Les espaces océaniques : vers une régulation internationale ?

Source : https://www.un.org/fr/conferences/ocean2022/about

1 – L’importance des océans

Les océans occupent environ 361 M de Km2 sur la planète, soit 70% de sa superficie. Les océans Pacifique et Indien sont les plus vastes, avec environ 169 M Km2 et 70 M Km2, soit près de 94% de la surface océanique mondiale.

Dans ce vaste espace indopacifique, au-delà des mers territoriales des Etats côtiers, le principe de liberté des mers s’applique sauf dans les Zones Économiques Exclusives qui ont été déterminées par la Convention des Nations-Unies sur le droit de la mer (CNUDM) signée à Montego Bay le 10 décembre 1982 et entrée en vigueur après la 60ème ratification en 1994. Cette convention a créé « un juste équilibre entre la liberté de navigation et la souveraineté des Etats côtiers sur leurs espaces maritimes »[1]. Le droit d’exploiter les ressources dans la ZEE par l’Etat côtier a été contrebalancé par le devoir de préserver l’environnement et d’assurer des opérations de recherche et de secours en mer.

Les ZEE représentent environ 22 M Km2 en tout, pour moitié pour la France[2] et pour les Etats-Unis, ces deux Etats disposant des deux zones les plus vastes. Au- delà des ZEE, ce sont les « zones au-delà de toute juridiction nationale » (ZADIN) : la majeure partie des surfaces océaniques ne sont soumises à aucune juridiction, si on exclut l’Autorité internationale des fonds marins (AIFM) qui a émis quelques règles concernant le sol et le sous-sol marins.

La Haute mer désigne toute zone maritime au-delà des 370 km des côtes d’un pays.

Consigne:
Recopiez la partie du texte sur les espaces océaniques qui s'ouvre sur les mots contenant « Les océans occupent » et se clôt sur « surface océanique mondiale. », en substituant « surface » à « superficie ».

Données fournies:

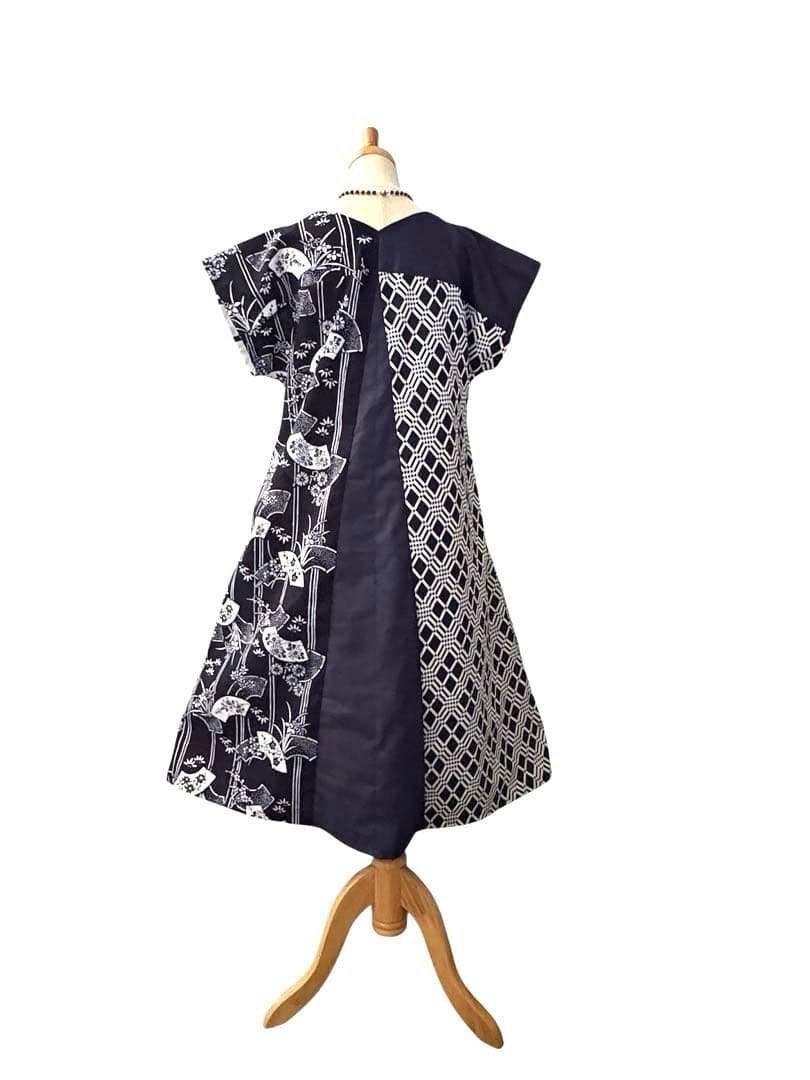 6Y39-⑤浴衣リメイク　ワンピース　ロング　ハンドメイド優雅Aライン　新品反物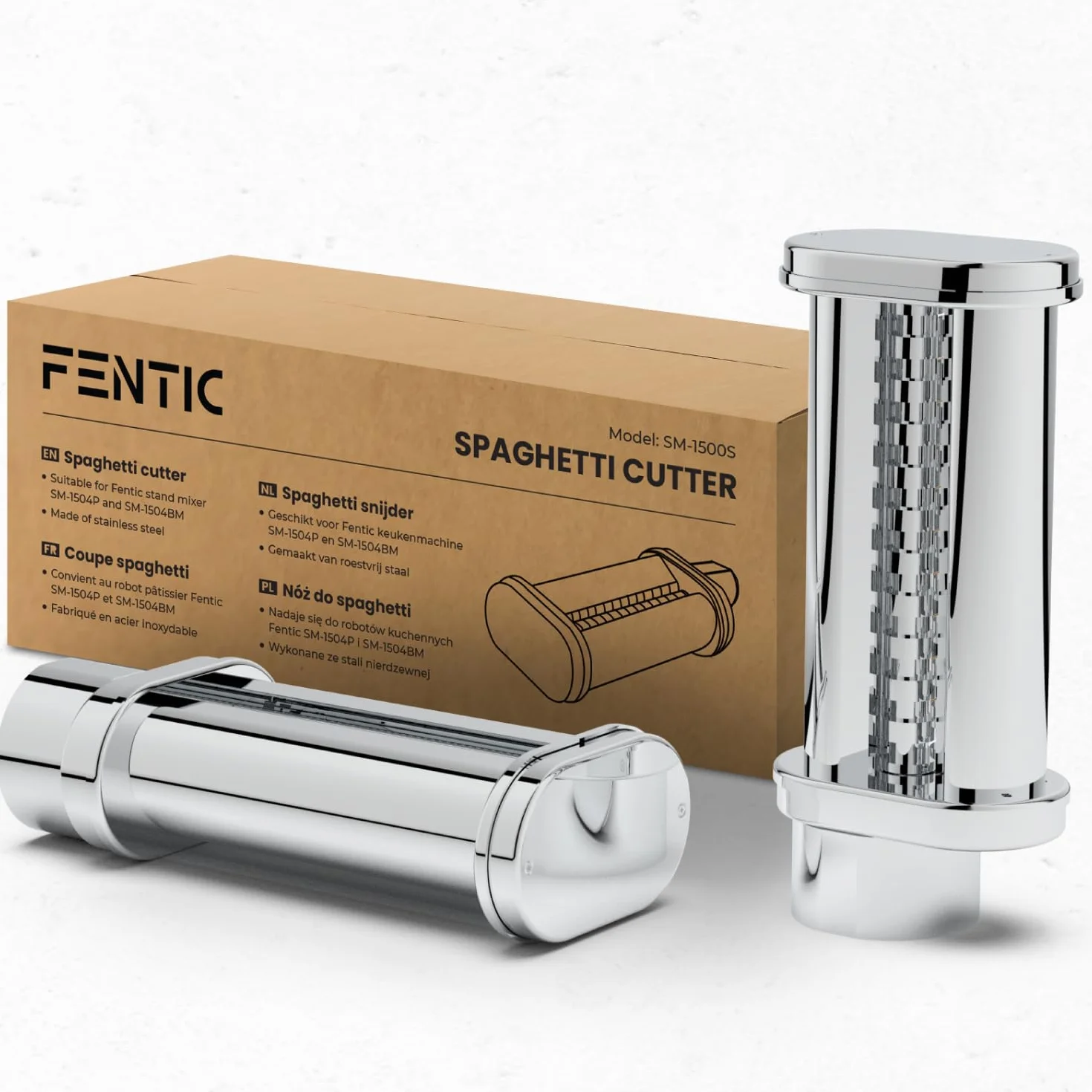 Juego de cortador de espagueti y cortador de fettuccines - Fabricante de pasta adecuado para la caraSM-1504P y SM-1504BM - Máquina de pasta eléctrica de acero inoxidable – Fettuccine Maker -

Solution ci-dessous:
Les océans occupent environ 361 M de Km2 sur la planète, soit 70% de sa surface. Les océans Pacifique et Indien sont les plus vastes, avec environ 169 M Km2 et 70 M Km2, soit près de 94% de la surface océanique mondiale.